Archive for October, 2012

Oracle online patching for bug 13817131 (backport for ORA-7445 near ksfqfcrx()+X during RMAN backups)

Wednesday, October 3rd, 2012

Oracle 11.2.0.3.x seems to be affected sometimes (the bug manifest itself only in highly utilized environments as per my observations) by ORA-7445 during RMAN backups. The first symptoms are like this in the RMAN log:
channel t1: starting piece 1 at 17-SEP-12
RMAN-00571: ===========================================================
RMAN-00569: =============== ERROR MESSAGE STACK FOLLOWS ===============
RMAN-00571: ===========================================================
RMAN-03009: failure of backup command on t1 channel at 09/17/2012 16:01:23
RMAN-10038: database session for channel t1 terminated unexpectedly

The alert log contains information that incident has been registered and the most interesting entry is this:
ORA-07445: exception encountered: core dump [ksfqfcrx()+1143] [SIGSEGV] [ADDR:0x8] [PC:0xA3E2E3] [Address not mapped to object] []

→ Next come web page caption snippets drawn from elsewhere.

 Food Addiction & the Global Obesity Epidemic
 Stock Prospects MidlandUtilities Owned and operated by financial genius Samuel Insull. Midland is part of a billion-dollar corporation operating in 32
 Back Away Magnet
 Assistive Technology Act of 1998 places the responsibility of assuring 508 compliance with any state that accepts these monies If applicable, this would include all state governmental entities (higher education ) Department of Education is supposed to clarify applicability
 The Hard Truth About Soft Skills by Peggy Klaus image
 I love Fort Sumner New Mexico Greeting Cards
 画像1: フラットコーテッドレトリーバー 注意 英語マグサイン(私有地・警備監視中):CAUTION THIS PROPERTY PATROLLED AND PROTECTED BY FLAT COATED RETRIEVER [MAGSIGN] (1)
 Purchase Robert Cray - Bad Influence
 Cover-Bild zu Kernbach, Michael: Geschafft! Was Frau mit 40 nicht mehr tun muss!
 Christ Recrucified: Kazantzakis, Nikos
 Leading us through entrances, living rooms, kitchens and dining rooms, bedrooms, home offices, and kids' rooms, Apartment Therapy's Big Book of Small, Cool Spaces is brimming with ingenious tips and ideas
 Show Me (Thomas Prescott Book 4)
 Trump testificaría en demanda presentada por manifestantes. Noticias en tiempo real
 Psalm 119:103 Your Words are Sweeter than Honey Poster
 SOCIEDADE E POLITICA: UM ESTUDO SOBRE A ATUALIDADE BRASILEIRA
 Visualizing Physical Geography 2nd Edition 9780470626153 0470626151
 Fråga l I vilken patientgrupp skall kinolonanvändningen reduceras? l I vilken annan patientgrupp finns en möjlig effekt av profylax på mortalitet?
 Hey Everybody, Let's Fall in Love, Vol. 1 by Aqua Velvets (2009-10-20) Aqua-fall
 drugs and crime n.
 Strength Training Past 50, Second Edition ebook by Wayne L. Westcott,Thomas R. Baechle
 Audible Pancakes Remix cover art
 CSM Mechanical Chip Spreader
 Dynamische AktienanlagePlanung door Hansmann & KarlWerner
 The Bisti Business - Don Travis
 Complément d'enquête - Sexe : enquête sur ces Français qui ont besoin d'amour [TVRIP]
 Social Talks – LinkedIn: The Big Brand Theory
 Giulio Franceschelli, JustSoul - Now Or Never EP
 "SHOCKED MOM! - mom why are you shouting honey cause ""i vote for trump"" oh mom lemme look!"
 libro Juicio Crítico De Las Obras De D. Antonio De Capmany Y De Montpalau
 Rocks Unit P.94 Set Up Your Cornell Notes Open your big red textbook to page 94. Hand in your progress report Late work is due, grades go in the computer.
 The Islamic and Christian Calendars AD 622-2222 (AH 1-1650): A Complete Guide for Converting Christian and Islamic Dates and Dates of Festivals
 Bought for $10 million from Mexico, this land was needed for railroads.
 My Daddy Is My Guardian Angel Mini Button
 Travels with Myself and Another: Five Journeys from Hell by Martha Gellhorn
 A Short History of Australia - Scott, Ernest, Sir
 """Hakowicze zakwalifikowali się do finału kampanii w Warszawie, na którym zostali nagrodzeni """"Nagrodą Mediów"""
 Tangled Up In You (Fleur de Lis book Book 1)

Starting from this point, sooner or later all RMAN backups are going to fail. My observation is that this is only matter of time. RAC gives some additional headroom, because one can switch making backups to next node, but please be advised that as this is some kind of memory corruption going on, this will also happen on next nodes. You need to patch it.

The GDB backtrace shows excactly the function

(gdb) where
#0 0x0000003513630285 in raise () from /lib64/libc.so.6
#1 0x0000003513631d30 in abort () from /lib64/libc.so.6
#2 0x0000000008130445 in skgdbgcra ()
#3 0x00000000067a67f1 in sksdbgcra ()
#4 0x0000000004977828 in ksdbgcra ()
#5 0x000000000679e3a5 in ssexhd ()
#6 <signal handler called>
#7 0x0000000000a3e2e3 in ksfqfcrx ()
#8 0x0000000007018463 in krbbOpenOutput ()
#9 0x000000000702afe7 in krbbpcint ()
#10 0x000000000702e393 in krbbpc ()
#11 0x0000000008a47cea in krbibpc ()
#12 0x00000000093f8131 in pevm_icd_call_common ()
#13 0x00000000093ed460 in pfrinstr_ICAL ()
#14 0x00000000093f10b9 in pfrrun_no_tool ()
#15 0x00000000093ef78d in pfrrun ()
[..]
#31 0x0000000001dc0d14 in ssthrdmain ()
#32 0x0000000000a0b271 in main ()
(gdb) ... serveral "up" cmds to get to the #6 stack frame
(gdb) info registers rax r12
rax 0x0 0
r12 0x7fd3ac78bf20 140547108421408
(gdb)
(gdb) disas
[..]
0x0000000000a3e2d6 <ksfqfcrx+1130>: callq 0x4838ada <ksfq_ibuf>
0x0000000000a3e2db <ksfqfcrx+1135>: mov 0xcd0(%r12),%rax <--- r12</strong>
0x0000000000a3e2e3 <ksfqfcrx+1143>: orl $0x4,0x8(%rax) <--- crash, due to %rax being 0 and the instruction is addres at $rax register + 8 (SEG FAULT)
0x0000000000a3e2e7 <ksfqfcrx+1147>: jmpq 0xa3e0bc <ksfqfcrx+592>

More or less the issue is documented under Oracle Support note 1482775.1 and the only workaround is to upgrade to 12.1 or 11.2.0.4 which is a little joke (we all know that 12.1 is going to be such great database version that it won’t have even an single bug… all is fixed in 12.1 ;) ). Now in my opinion one will have several options:

  1. you agree to loose backups of mission critical production envs (change RMAN ARCHIVELOG POLICY to NONE?) or fallback to backups taken on DataGuard standby (delete force archivelog is your friend… or enemy actually ;) )
  2. fallback to remaining RAC nodes and restart one of the RAC nodes… (restart of instances seems to avoid the problem for sometime)
  3. do nothing and have downtime (due to ARCH stuck problem, due to FRA filling up)
  4. request a backport for the bug mentioned in in 1482775.1

We’ve went with options b + d. Later I’ve raised escalation call for the case we’ve raised initially. Several days later we had patch ready to be applied, the nice thing about it (patch 13817131) was that it is possible to apply it completely in online mode even on RAC (no need to shutdown anything), just live memory patching! Here are the details from the lab:

[oracle@labr2 13817131]$ opatch apply online -connectString ORCL2:::labr1,ORCL1:::labr2
Oracle Interim Patch Installer version 11.2.0.3.0
Copyright (c) 2012, Oracle Corporation.  All rights reserved.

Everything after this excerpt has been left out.